Document passage Start Marker

It was 2001. I had just finished year 12 and applied to do Primary School teaching at Deakin University. Life was exciting! I was moving to Geelong, not far off turning 18, getting my licence…all those fun things that happen when you finish secondary school. During year 12 I had felt a little unsteady on my feet and luckily I had a thorough doctor.
Mum received the phone call with my diagnosis of Friedreich’s Ataxia (FA) from a neurologist in Melbourne. She told me, I cried a bit, and then got on with life. I received a place at uni, I moved out of home, I got my licence, I partied hard. FA wasn’t that bad.
I attended the FA clinic at Monash Medical Centre annually until I was about 22 and then emotionally, I couldn’t do it. I would sit in the waiting room and compare myself to others, analyse every question that doctors would ask me, and then go home and cry on and off for weeks. A few times I was asked to participate in clinical trials, but I said no. I didn’t want any more to do with FA than I had to. Selfish I know, but I thought that maybe if I blocked it out, it might go away.
11 years on…I am 33, married, have 2 children, and am attending the FA clinic at Monash again and participating in any clinical trial that I can. I use a walking frame nearly all the time. I can’t block FA out anymore (as much as I would like to)! It’s got me good, so I’m trying to work with it…roll with the punches.

Document passage End Marker
Data under study Start Marker

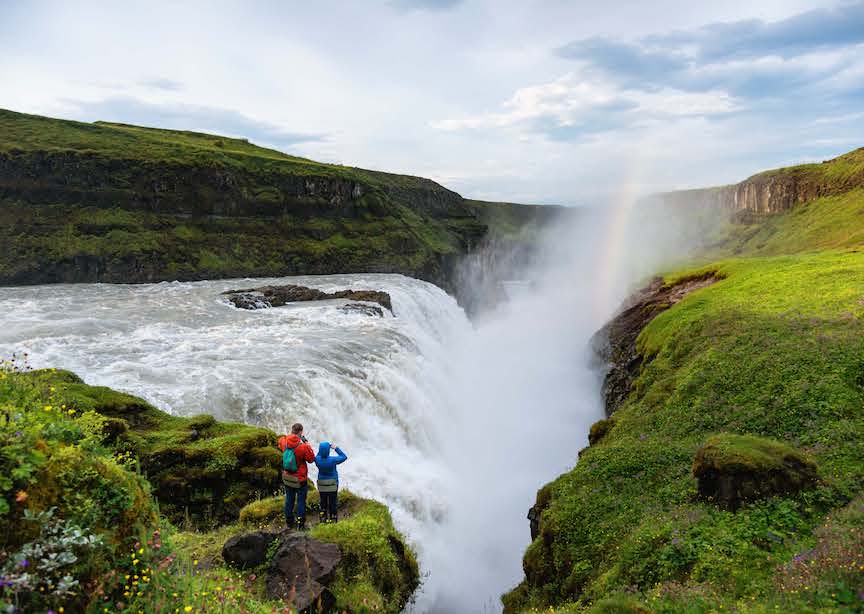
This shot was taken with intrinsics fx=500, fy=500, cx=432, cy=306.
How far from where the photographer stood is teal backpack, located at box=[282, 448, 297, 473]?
10305mm

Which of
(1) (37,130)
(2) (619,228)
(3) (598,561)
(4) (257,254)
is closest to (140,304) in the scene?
(4) (257,254)

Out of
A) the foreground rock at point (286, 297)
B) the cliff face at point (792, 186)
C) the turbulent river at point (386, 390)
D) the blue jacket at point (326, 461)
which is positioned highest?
the cliff face at point (792, 186)

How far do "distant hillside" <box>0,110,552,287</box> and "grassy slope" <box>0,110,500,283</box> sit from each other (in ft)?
0.55

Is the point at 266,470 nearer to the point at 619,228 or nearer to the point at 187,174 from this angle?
the point at 187,174

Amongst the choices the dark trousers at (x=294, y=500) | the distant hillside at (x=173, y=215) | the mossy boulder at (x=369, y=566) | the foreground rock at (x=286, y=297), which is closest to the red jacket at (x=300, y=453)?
the dark trousers at (x=294, y=500)

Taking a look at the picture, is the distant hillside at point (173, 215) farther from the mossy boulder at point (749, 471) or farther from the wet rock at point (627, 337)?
the mossy boulder at point (749, 471)

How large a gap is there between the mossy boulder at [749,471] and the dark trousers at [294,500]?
8674 millimetres

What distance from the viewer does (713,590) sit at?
7.71 m

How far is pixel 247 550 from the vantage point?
8.95 meters

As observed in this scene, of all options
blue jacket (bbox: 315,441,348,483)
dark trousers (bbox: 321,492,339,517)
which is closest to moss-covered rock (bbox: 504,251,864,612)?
dark trousers (bbox: 321,492,339,517)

Data under study End Marker

*Instructions*.
(1) In the personal story about Friedreich's Ataxia, rewrite the part between "I attended the" and "with the punches.", inclusive, changing "walking frame" to "walker".
(2) In the personal story about Friedreich's Ataxia, who first told the writer's mum about the diagnosis?
(3) Continue the personal story about Friedreich's Ataxia from its last sentence.

*Task answers*.
(1)
I attended the FA clinic at Monash Medical Centre annually until I was about 22 and then emotionally, I couldn’t do it. I would sit in the waiting room and compare myself to others, analyse every question that doctors would ask me, and then go home and cry on and off for weeks. A few times I was asked to participate in clinical trials, but I said no. I didn’t want any more to do with FA than I had to. Selfish I know, but I thought that maybe if I blocked it out, it might go away.
11 years on…I am 33, married, have 2 children, and am attending the FA clinic at Monash again and participating in any clinical trial that I can. I use a walker nearly all the time. I can’t block FA out anymore (as much as I would like to)! It’s got me good, so I’m trying to work with it…roll with the punches.

(2) A neurologist in Melbourne told her by phone.

(3)
My husband and children are the heart and soul of my life. They are my everything. We need to find a treatment or cure for FA. Yes, for me and others with FA. But more for them. My children deserve to have a mum who can hug them whenever they need, and tell them they are loved.
When I am asked to participate in a clinical trial, the first thing I think about is how it is going to impact my family. I write a list of pro’s and con’s.
In 2015, I was asked to participate in a physical rehabilitation trial. My gorgeous physio from Melbourne, Sarah Milne, was conducting it. She wanted to know if intense physical rehab as in outpatient would increase the physical ability of people with FA. I was so excited because I love to exercise, however, I then found out the time commitment. It would be 3 days per week, 3 hours a day for 6 weeks. The rehabilitation facility was also 2 hours drive from home. The pro’s and con’s list started!
My little girl was in Prep at the time. I felt bad that it would interrupt her schooling. Not having me there for drop off and pick up 3 days out of 5. My little boy was at 3 year old kinder and suffered severe separation anxiety. I was so worried that me being away would unsettle him more. This is where my network of beautiful friends and family came to the rescue. I had a friend offer to take care of the kids when Joel (my husband) was working. The kids both knew her extremely well so I knew this would work. I had friends offer to drive me as they knew that I would be exhausted. And what if I noticed positive results?! I had to do it!
Each day consisted of ½ an hour of Physiotherapy, ½ an hour of gym work, 1 hour of hydrotherapy and a lunch break. Some of the Physio included intense massaging of my feet and calves (ouch!), learning how to shift my weight correctly when walking & correct posture. The gym work consisted of weights, work on a pilates reformer, sit to stands etc…with a big focus on control. In the pool, there was a lot of focus on walking (correctly!). Weight shifting, control and foot placement. There was also some focus on rotation. Getting my body to move in ways that it doesn’t do a lot anymore.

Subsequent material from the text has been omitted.